- [PROBLEM REQUIREMENTS]: In the forum thread about a Gateway computer problem, what does the reply say the orange LED means?

# Gateway Computer Problem



## randolphj

I have a Gateway Performance 1000. I turned by computer on one morning and the computer started up but nothing appeared on the monitor. I also noted that the power-on light was orange instead of its usual green color.

I’ve learned that it’s not the power supply, the motherboard has been changed and nothing has been burnt out inside the computer. I’ve called Gateway and the only thing they will tell me is that they no longer service my computer model. They won’t even give me information on why the power-on light is orange instead of the usual green. When I open the computer. It’s running and humming as usual. The fans on processor and video cards are running. The DVD and CD drive lights flash but I have no monitor picture (I’ve changed the cord from the CPU to the monitor).

Can someone help me with information? Maybe my computer has crashed, I don’t know, but least I want to know if I need to be buy an accessory, buy crash recovery services or whole new computer.

JR


----------



## Cromewell

The orange LED means the monitor isn't receiving a signal, check the video card.

- [Items from a data source]:
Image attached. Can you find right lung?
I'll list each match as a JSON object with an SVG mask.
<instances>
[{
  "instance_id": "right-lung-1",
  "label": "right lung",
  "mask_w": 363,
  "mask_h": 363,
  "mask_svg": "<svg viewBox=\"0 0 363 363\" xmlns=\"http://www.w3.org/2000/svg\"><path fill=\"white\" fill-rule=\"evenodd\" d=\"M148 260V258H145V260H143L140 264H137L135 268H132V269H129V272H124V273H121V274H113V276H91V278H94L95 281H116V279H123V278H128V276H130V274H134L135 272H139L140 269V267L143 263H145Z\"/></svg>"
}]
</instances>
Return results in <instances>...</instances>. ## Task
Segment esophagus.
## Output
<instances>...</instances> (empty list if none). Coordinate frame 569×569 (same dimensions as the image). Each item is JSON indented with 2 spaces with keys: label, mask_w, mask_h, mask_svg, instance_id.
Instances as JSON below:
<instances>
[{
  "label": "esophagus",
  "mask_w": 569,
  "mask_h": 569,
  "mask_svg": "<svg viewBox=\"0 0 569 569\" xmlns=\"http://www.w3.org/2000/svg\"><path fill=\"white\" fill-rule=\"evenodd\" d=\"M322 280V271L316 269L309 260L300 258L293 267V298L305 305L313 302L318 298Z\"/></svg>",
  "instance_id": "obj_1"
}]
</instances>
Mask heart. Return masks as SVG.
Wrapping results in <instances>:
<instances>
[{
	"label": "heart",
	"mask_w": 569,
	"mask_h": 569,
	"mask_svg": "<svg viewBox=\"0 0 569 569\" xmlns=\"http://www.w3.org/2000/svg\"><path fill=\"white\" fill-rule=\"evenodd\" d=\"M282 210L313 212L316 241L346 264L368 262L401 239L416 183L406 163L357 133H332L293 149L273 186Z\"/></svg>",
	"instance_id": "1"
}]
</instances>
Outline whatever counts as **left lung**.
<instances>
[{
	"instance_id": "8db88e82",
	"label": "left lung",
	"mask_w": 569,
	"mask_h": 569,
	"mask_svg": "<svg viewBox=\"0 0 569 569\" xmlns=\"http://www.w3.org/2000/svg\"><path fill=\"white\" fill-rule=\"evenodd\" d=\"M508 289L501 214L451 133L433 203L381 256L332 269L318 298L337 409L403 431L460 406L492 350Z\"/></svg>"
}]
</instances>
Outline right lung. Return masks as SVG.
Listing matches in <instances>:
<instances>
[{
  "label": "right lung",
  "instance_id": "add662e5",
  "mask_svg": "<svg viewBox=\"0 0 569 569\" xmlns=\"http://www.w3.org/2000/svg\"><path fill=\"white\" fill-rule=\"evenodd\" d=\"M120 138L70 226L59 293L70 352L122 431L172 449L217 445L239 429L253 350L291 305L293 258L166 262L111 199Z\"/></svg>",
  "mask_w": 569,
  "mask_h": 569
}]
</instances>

* * *

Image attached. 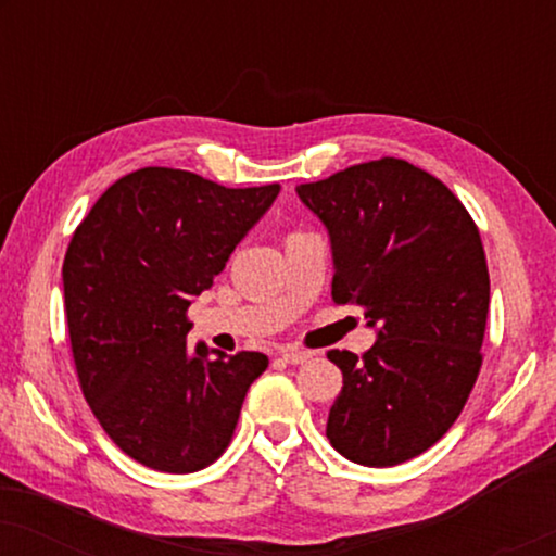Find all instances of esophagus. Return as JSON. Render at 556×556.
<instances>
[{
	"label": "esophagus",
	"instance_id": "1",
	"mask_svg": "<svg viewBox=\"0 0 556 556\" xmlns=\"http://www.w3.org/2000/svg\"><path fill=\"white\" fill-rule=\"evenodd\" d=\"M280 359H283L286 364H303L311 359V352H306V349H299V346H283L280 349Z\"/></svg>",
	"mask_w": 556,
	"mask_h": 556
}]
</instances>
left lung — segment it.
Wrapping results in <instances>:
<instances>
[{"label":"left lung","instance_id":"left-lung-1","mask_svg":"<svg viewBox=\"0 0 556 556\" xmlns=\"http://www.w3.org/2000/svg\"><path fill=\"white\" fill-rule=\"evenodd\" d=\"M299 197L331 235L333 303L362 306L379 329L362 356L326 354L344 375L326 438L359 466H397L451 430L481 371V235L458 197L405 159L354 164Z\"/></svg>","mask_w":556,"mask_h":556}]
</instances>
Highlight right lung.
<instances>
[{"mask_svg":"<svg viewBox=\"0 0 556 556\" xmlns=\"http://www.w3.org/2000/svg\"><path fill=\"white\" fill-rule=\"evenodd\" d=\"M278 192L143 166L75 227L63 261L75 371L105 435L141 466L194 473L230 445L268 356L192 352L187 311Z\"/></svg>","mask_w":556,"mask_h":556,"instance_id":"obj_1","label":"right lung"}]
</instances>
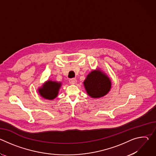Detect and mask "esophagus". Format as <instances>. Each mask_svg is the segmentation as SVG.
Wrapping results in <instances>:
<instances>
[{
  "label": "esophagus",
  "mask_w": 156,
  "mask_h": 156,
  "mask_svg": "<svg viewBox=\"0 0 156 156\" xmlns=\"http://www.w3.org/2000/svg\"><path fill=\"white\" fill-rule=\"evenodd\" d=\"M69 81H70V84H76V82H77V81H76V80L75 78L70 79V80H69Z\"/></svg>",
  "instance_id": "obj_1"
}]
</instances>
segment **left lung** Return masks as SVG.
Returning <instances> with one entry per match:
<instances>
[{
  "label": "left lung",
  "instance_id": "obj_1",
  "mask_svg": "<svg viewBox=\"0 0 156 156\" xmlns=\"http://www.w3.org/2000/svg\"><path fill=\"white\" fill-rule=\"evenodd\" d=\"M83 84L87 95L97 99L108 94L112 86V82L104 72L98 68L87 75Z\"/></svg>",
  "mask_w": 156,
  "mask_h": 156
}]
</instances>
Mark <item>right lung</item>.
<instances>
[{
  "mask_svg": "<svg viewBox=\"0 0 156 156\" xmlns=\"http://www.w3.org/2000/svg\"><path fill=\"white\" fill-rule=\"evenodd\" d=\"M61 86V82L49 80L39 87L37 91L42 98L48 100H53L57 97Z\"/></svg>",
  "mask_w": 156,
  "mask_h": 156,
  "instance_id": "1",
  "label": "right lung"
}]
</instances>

- [COMPLETE RESPONSE]: It means the monitor isn't receiving a signal.